High Performance Data Processing with Python, Kafka and Elasticsearch

Harshit Prasad

E-Commerce Elastic Search Engineering EuroPython Messaging and Job Queues (RabbitMQ/Redis/...)

See in schedule: Fri, Jul 30, 13:45-14:15 CEST (30 min) Download/View Slides

In the current technology era, all kind of applications work on data. Data is used to represent a set of information. The healthcare apps, e-commerce apps etc works on data. Sometimes, this data needs to be get updated to reflect new changes across the platform. This action can be performed manually but what if platform data is getting updated in realtime or let’s say in every 1 hour? Such kind of problem can be solved by implementing a service based on Producer Consumer model.

In this talk, I will be covering how Producer Consumer models work and how such design pattern can be implemented with Python. I will be explaining the whole implementation process using other tools such as Kafka as data streamer and Elasticsearch as data store.

Talk Outline:

1. Problem Statement (2 mins)
1. Introduction to problem statement.

2. Introduction to Producer Consumer Model (3 mins)
1. Basics of Producer Consumer Model
2. Applications

3. Deep-dive explanation of Producer Consumer model using example (5 mins)
1. Elasticsearch
2. Kafka

4. Explaining parts of our Producer Consumer model (5 mins)
1. What kind of data are we updating in our data store?
2. Why it’s a high performance solution?
3. Implementation in Python as end-to-end framework.

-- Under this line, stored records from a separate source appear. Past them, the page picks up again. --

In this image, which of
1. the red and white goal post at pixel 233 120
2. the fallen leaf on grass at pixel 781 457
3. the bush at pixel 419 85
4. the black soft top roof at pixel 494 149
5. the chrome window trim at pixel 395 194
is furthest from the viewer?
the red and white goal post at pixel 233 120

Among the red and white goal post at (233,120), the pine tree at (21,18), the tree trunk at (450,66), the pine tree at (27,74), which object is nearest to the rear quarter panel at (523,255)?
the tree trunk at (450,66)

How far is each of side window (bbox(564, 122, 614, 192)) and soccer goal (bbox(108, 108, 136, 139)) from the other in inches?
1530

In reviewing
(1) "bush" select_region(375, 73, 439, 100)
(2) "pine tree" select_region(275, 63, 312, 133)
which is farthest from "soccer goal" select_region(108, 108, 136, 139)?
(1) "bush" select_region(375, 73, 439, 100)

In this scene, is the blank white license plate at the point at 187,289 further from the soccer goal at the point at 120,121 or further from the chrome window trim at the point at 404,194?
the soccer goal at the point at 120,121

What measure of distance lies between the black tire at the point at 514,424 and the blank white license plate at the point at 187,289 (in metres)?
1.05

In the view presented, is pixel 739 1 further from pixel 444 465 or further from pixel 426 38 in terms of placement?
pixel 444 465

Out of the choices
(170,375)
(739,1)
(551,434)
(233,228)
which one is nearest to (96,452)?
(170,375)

5. Code walkthrough (5 mins)
1. Produce data
2. Stream data
3. Consume data

6. Conclusion and Learnings (5 mins)
1. Learnings
2. Performance Pros and Cons

7. Q/A Session (5 mins)

Target Audience - Beginner / Intermediate

Proposal Section - Web based Systems

Prerequisites - Python & System Design

Type: Talk (30 mins); Python level: Beginner; Domain level: Intermediate


Harshit Prasad

Grofers

Harshit Prasad is a Software Engineer at Grofers - India’s largest online grocery shopping platform. He is an avid programmer who is passionate about code, design, and technology. Harshit is an open-source contributor and worked with many organizations such as HackerRank, CERN in the past. He has been a Google Summer of Code student two times in 2017 and 2018. When Harshit is away from work - he likes to play badminton, write blogs, help people on StackOverflow. He loves traveling and photography.